Проходя мимо, Ронни, по-моему, все же глянула коротко в мою сторону, но о чем говорил ее взгляд, я для себя перевести не смог.
Мы ступили в день, что после Мессы всегда бывал иным. Из ходатайства перед своими святыми, думаю, Суся внутри себя светилась и взирала на меня, щедро лучась, что обычно достается тем, кто возвращается в лоно. Ей необходимо было заглянуть к Клохасси кое за чем по хозяйству. Нарезные буханки спросом в Фахе пока не пользовались. По всему приходу женщины, а также, будем справедливы, некоторые мужчины пекли себе хлеб сами, но вот каково оказалось непредвиденное следствие Мыланова спектакля: моя бабушка осознала, что обитает в пещере каменного века. Когда приборы вывезли на тележке вон и кухня вновь стала прежней собою, сделалась она словно бы меньше и не так-то легко восстановила в себе то, что казалось втихомолку украденным. Мылановы речи, его евангелистская убежденность и риторика, зажившие своей дальнейшей жизнью, заставили Сусю глянуть искоса на свою жизнь и обстоятельства и напустить на свою веру в примат домашнего приготовления легион ребристых буроватых хрущаков. В этом была она не одинока, таков уж недостаток нашей натуры: очарование новизны неотразимо. На собрании некоторые соседи подписались купить приборы, какими не могли пользоваться и не способны были их оплатить, но ценность коих уже ощущалась в исторжении устарелого, в непререкаемой авторитетности глубокой инженерной мысли и возвышенном обещании, что дни тягот сочтены.
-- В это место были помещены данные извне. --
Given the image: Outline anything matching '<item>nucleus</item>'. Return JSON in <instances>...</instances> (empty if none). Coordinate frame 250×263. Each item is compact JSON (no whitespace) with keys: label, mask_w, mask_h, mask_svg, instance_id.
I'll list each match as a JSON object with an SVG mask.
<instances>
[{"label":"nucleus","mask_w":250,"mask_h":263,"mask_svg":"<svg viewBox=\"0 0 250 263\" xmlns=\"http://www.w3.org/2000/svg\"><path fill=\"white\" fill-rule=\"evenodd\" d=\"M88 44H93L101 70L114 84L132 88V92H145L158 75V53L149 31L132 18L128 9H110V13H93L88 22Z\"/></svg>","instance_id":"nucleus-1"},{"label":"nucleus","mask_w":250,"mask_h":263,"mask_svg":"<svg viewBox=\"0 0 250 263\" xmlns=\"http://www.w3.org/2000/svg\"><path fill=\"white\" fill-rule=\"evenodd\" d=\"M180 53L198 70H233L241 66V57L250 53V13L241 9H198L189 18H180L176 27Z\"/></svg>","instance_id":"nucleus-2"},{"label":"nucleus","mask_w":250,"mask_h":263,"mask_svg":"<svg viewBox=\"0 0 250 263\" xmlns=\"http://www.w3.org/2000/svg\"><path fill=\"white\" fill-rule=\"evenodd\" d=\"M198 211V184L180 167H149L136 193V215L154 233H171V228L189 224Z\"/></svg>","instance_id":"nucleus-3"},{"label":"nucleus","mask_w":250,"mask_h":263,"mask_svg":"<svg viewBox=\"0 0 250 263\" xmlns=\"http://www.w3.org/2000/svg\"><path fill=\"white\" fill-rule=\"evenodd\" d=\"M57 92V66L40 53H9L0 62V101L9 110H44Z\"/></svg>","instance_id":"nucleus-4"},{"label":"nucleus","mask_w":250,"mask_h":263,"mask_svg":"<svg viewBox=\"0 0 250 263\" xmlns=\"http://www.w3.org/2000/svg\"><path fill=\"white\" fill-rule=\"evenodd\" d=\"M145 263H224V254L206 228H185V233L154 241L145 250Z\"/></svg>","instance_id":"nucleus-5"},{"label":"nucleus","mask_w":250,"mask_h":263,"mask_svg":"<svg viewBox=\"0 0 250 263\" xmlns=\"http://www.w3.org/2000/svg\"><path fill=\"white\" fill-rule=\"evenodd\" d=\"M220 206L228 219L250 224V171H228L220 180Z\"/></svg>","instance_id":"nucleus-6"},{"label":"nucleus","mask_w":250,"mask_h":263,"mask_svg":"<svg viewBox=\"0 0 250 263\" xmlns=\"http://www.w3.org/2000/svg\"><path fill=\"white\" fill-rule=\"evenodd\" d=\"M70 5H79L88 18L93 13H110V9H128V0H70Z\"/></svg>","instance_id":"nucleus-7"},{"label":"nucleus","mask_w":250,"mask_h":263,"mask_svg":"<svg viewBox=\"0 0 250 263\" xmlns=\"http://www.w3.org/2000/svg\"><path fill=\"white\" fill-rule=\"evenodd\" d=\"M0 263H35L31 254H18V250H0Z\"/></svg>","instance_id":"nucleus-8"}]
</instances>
– Когда у нас появится электрика, сможем жарить тосты, возвращаясь домой, – сказала Суся ни с того ни с сего, глянув на Дуну.
Он беспомощно улыбнулся, отпустил ее и постоял немножко на открытом склоне, где должны были стоять церковные ворота, если б комитет сумел договориться насчет кузнеца, а почва перестала бы проседать. На двери Аптеки через дорогу висела табличка “Закрыто”. Кристи нигде не видать.
– Дуна, я собираюсь идти домой пешком.
Он не сказал Ну дела, не спросил, уверен ли я. Просто кивнул рассеянно, силясь расплести нахмуренный лоб.
Я двинулся по дороге среди негустого потока отъезжавших автомобилей, телег и велосипедов, и в тиши, что пала следом, у неприметного храма сельского бориня отыскал единственное облегчение в первородном прибежище – в произнесении имени другого человека.